> PROBLEM REQUIREMENTS
Every line below is to be given again precisely; images are to be left out.

[Stored entries]

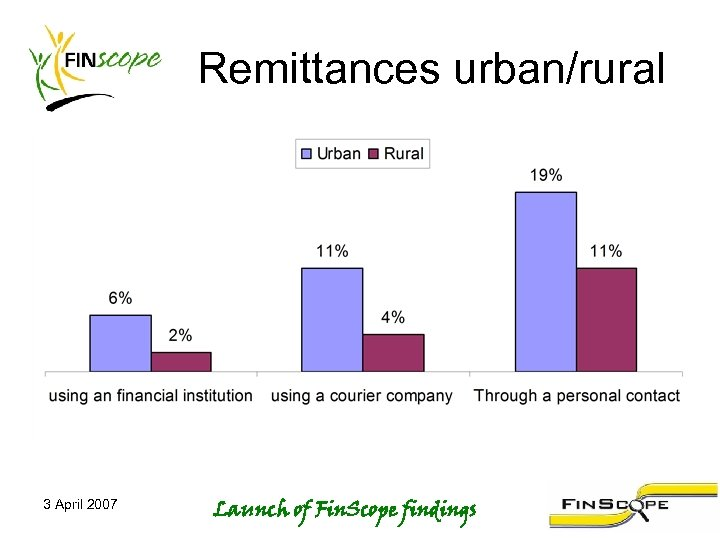 Remittances urban/rural 3 April 2007 Launch of Fin. Scope findings
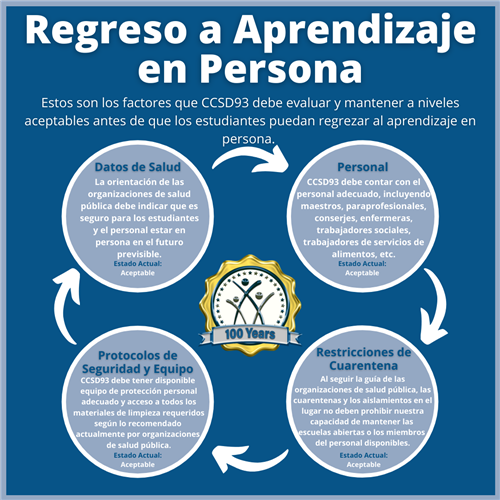 Spanish Copy of CCSD93 Returning to In-Person Learning.png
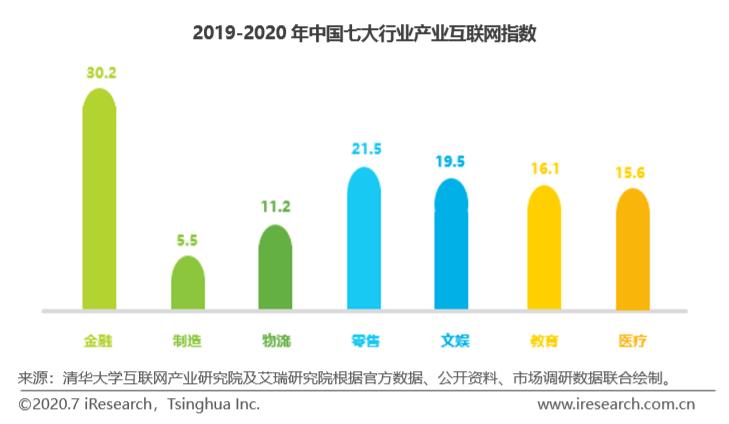 视界|透过7大行业看清中国产业互联网的发展趋势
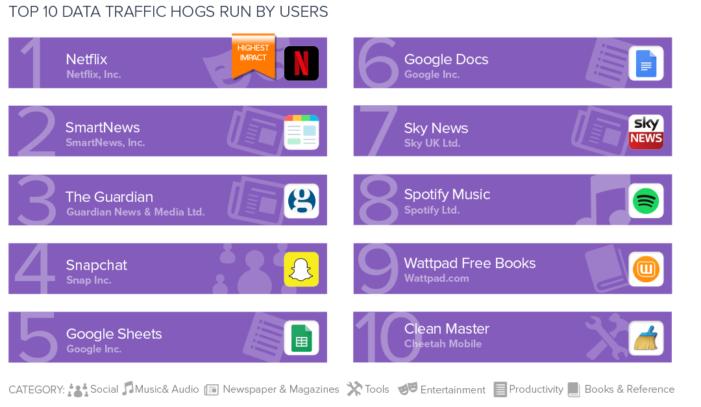 TOP 10 aplikácií, ktoré prenášajú najviac dát - spúšťané používateľom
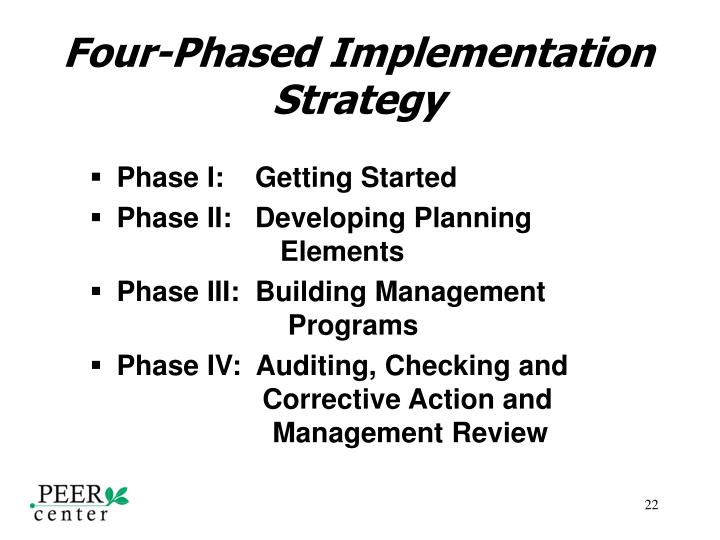 Four-Phased Implementation Strategy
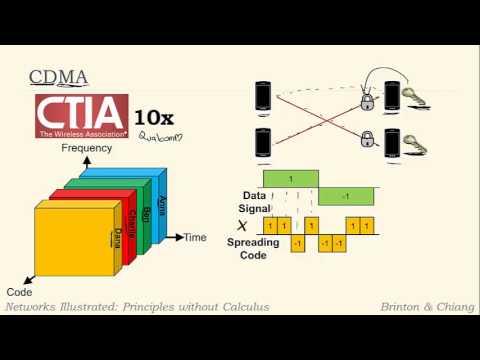 Part I: CDMA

> RESPONSE AREA
 Remittances urban/rural 3 April 2007 Launch of Fin. Scope findings
 Spanish Copy of CCSD93 Returning to In-Person Learning.png
 视界|透过7大行业看清中国产业互联网的发展趋势
 TOP 10 aplikácií, ktoré prenášajú najviac dát - spúšťané používateľom
 Four-Phased Implementation Strategy
 Part I: CDMA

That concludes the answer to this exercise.